I nodded at Sigil and Hex, then leaped rather high.

The pedestal cliffs of this kingdom were strong in my memory; the small ledges where a person might cling to lifeand attempt to gather their remaining strength for the next jump, along with the swimming and shrinking bird’s-eye view of Vitale’s housing blocks and the crops growing between them.

As a queen with a very capable body, the ascent was enjoyable but for my tenderness, and not at all as hope-draining as memory recalled.

I leaped to the very top, and the view of Bring’s meadow stole my breath away anew.

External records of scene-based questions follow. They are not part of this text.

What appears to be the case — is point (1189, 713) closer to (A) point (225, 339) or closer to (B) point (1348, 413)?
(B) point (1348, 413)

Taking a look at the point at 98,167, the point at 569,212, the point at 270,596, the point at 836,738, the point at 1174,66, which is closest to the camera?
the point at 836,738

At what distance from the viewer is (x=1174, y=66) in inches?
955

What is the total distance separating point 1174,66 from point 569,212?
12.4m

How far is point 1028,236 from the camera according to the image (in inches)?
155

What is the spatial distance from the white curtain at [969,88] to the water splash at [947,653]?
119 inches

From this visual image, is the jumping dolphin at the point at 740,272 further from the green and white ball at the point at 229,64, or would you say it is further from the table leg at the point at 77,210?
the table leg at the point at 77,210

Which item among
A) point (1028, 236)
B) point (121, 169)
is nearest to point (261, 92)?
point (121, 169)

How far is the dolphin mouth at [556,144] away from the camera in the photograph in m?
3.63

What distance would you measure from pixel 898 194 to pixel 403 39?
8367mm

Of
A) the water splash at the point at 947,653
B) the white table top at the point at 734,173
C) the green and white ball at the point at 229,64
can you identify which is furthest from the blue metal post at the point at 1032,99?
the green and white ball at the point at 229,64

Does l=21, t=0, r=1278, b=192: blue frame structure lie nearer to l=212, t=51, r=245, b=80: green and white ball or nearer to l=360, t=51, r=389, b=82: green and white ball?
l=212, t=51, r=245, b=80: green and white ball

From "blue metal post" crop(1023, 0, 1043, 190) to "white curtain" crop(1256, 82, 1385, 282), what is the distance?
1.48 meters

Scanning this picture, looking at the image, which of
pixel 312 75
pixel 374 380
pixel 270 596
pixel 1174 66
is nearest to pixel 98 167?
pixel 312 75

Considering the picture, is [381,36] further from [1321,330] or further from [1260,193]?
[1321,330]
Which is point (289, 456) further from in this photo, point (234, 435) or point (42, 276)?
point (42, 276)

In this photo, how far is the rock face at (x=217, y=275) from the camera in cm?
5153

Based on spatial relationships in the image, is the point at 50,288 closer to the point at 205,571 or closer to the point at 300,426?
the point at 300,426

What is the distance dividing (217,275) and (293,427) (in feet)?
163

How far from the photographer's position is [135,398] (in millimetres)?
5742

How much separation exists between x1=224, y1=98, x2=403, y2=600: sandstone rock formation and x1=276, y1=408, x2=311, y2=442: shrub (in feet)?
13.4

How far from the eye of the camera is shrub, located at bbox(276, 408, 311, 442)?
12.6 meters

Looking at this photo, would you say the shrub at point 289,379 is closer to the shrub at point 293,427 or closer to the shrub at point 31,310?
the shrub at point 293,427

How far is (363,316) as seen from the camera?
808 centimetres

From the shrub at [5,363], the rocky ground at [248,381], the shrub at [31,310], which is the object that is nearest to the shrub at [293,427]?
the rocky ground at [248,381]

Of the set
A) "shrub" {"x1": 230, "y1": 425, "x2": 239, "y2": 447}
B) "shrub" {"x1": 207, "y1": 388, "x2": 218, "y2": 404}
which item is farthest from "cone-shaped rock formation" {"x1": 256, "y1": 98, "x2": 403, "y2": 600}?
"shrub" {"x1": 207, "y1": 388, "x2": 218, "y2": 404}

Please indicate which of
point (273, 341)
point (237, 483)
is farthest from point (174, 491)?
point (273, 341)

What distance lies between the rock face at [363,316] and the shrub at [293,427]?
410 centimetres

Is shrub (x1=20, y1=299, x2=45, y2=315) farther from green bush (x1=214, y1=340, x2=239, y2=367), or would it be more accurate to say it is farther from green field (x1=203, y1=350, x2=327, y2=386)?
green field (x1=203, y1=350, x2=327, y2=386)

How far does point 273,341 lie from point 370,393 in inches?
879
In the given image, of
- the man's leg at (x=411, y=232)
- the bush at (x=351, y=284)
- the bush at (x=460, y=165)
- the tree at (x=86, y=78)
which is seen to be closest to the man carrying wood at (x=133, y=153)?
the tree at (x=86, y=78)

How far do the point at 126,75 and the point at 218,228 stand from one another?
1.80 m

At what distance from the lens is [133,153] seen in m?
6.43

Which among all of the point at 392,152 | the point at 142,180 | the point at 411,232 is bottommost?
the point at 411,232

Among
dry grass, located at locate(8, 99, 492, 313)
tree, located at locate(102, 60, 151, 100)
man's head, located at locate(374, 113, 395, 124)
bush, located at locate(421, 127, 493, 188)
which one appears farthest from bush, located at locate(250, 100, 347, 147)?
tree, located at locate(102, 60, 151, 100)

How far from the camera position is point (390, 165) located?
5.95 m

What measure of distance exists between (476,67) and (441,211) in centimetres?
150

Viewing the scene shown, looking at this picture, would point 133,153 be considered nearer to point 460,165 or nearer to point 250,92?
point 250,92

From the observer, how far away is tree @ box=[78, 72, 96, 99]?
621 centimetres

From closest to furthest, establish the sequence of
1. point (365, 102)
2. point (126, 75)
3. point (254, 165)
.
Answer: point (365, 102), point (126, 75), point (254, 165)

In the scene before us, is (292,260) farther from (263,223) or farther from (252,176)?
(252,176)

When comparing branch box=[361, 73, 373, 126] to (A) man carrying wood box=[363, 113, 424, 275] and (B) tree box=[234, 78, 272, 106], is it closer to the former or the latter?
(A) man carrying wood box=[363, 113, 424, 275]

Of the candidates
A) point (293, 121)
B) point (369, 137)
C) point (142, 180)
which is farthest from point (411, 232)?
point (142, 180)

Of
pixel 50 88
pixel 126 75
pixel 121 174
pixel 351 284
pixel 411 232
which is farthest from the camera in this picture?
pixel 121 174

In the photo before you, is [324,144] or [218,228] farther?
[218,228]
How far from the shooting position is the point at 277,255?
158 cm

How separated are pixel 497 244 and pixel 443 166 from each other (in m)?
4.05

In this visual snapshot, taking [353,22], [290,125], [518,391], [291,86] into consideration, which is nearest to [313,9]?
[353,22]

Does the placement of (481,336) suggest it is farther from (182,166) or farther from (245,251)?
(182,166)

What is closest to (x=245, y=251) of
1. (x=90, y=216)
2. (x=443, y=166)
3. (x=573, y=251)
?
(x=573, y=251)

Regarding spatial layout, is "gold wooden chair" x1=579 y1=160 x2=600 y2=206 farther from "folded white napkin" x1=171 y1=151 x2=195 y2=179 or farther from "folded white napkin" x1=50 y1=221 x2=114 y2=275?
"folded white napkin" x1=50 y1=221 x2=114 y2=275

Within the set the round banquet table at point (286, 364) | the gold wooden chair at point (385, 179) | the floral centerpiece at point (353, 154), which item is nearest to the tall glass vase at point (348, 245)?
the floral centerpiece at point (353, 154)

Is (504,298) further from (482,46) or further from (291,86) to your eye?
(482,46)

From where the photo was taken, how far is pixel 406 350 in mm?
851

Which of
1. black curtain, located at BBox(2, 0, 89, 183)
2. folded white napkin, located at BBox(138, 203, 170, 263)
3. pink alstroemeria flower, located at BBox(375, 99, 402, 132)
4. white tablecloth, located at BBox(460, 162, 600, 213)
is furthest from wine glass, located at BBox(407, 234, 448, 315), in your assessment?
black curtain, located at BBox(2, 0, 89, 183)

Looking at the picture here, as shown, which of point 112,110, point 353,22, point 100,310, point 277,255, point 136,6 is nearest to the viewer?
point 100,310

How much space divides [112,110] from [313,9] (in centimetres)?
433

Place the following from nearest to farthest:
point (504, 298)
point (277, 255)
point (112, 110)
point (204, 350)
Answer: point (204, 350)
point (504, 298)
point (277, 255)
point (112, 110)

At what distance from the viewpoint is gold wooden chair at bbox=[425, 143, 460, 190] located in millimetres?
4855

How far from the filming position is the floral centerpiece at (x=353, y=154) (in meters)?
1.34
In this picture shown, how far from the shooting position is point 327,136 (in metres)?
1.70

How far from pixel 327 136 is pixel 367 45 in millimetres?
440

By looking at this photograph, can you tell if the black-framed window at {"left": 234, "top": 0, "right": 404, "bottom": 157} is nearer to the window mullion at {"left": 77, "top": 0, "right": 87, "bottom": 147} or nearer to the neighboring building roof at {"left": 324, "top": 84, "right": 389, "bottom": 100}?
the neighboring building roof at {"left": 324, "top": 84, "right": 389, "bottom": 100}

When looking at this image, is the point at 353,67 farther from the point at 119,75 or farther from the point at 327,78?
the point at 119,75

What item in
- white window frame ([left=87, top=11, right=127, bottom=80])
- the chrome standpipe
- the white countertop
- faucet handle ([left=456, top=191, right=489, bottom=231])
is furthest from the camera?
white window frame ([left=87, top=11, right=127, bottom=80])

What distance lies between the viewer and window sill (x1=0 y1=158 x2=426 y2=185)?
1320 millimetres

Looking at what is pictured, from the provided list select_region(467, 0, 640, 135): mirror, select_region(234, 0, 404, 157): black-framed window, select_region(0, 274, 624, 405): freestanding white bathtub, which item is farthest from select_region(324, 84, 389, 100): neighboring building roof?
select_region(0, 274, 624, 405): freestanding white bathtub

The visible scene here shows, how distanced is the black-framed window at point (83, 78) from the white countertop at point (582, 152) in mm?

The woeful rawness of my body was interrupted by wonder of lush grass painted in fifty wondrous hues of green. Splashes of wildflowers lent spring warmth to the oasis of his kingdom, and rabbits dashed between cover. Deer who had paused at my arrival, dismissed me as a threat to return to their browsing meals.

A thatched house happily occupied the center of the meadow, wrapped by a porch that served as a drying space for any number of herbs and plants and harvest. The rocking chair that rocked itself occupied the far corner, just as I remembered.

The thing was, out of all the kingdoms, I wished myself here the most. In many ways, this was the kingdom closest to what I had yearned for as a human. I had lived with the cycle of the seasons, and the flow of harvest and preserving efforts—the use and need for medicinal herbs and tinctures and balms. This kingdom called to me as an example of how the world might be without inhospitable conditions and ever-present consideration of survival. This was how the world might have been when myth was not myth and romance was commonplace.